-------- 元の文章 --------

みなさん、寒い日が続いていますがお元気ですか?
インスタライブでの鉄板ネタが
ふとんがふっとんだの佐藤彩未です。
前回Part 1とPart 2でそれぞれ、バレエとの出会いから留学時代のお話を書かせて頂きました!
今回はPart 3ということで、オーディションと就職についてのお話です。
1と2をまだ見ていない方はこちらから↓
<わたしがバレリーナになれた理由>
私は昔から身長も低く、骨格も決してバレエ向きではないので、お世辞にもバレリーナを目指せるほど、バレエが上手ではありませんでした。
幼少期に山ほど出たコンクールも予選にギリギリ通れれば良い方で、入賞なんて当時は雲の上の存在で、
発表会などもだいたい端っこで、ちゃんとした主役も留学するまで踊ったことはありませんでした。
つまり特に秀でたバレエの才能は私には無かったということです。
そんな私が何故バレリーナになれたのかと聞かれたら
"絶対諦めなかったから"
と答えます。
実際、バレエを諦めるタイミングはたくさんありました。
楽しいだけで続けるには、特にバレエはお金がかかるのはもちろん、週1回では中々上達しないので、週何度も通って同じことを続けるという根気がいります。
でも最終的に、そこまでコンクールの予選すら受からないレベルで続けてこれたのはやはりバレエが大好きだったのだと思います。

--------

情報を使って:
a. 元の文章について、次の問いに答えてください。
(i) 今回のPart 3は何についての話ですか。
(ii) 何故バレリーナになれたのかと聞かれたら、筆者は何と答えますか。
(iii) 筆者が留学するまで踊ったことがなかったものは何ですか。
b. 元の文章にある「実際、バレエを諦めるタイミングはたくさんありました。」という一文を英語に訳してください。
c. 元の文章を、「前回Part 1とPart 2でそれぞれ、バレエとの出会いから留学時代のお話を書かせて頂きました!」を含むところから書き写し、「つまり特に秀でたバレエの才能は私には無かったということです。」まで写したら終えてください。

-------- 確認用データ --------

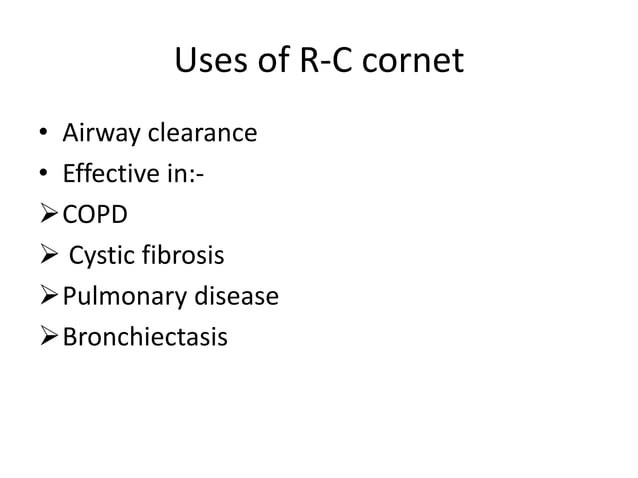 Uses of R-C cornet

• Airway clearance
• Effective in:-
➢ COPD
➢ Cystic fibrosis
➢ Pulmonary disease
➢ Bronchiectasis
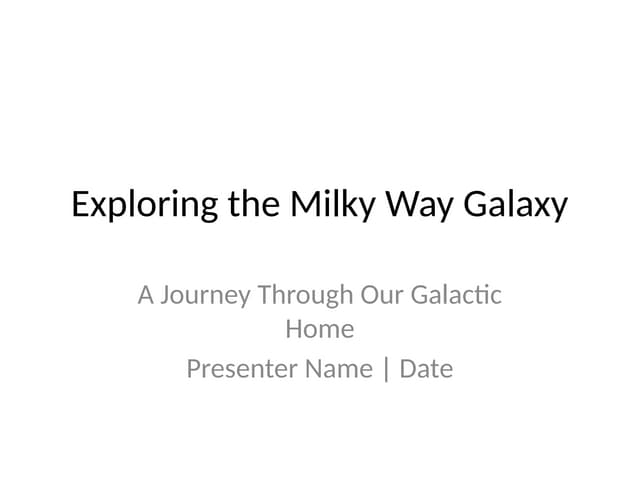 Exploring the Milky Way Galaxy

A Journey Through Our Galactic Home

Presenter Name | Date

--------
-------- 確認用データ --------

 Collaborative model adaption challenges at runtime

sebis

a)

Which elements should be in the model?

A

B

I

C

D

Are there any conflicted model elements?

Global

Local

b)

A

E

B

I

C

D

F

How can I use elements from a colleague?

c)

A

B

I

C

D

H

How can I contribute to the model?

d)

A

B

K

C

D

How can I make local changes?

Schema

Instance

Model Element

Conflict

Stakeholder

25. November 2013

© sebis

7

--------
-------- 確認用データ --------

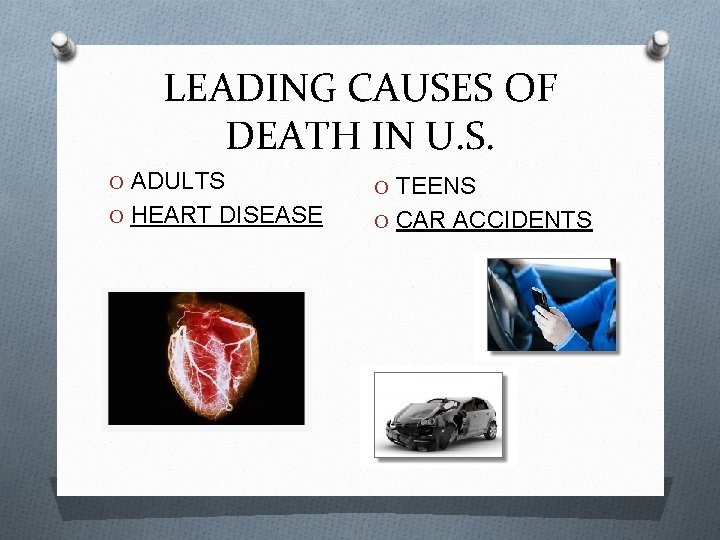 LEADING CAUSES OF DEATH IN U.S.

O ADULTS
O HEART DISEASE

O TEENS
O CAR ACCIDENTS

--------

課題ごとの結果:
a.
(i) オーディションと就職についての話です。
(ii) 「絶対諦めなかったから」と答えます。
(iii) ちゃんとした主役です。

b. In fact, there were many times when I could have given up ballet.

c.
前回Part 1とPart 2でそれぞれ、バレエとの出会いから留学時代のお話を書かせて頂きました!
今回はPart 3ということで、オーディションと就職についてのお話です。
1と2をまだ見ていない方はこちらから↓
<わたしがバレリーナになれた理由>
私は昔から身長も低く、骨格も決してバレエ向きではないので、お世辞にもバレリーナを目指せるほど、バレエが上手ではありませんでした。
幼少期に山ほど出たコンクールも予選にギリギリ通れれば良い方で、入賞なんて当時は雲の上の存在で、
発表会などもだいたい端っこで、ちゃんとした主役も留学するまで踊ったことはありませんでした。
つまり特に秀でたバレエの才能は私には無かったということです。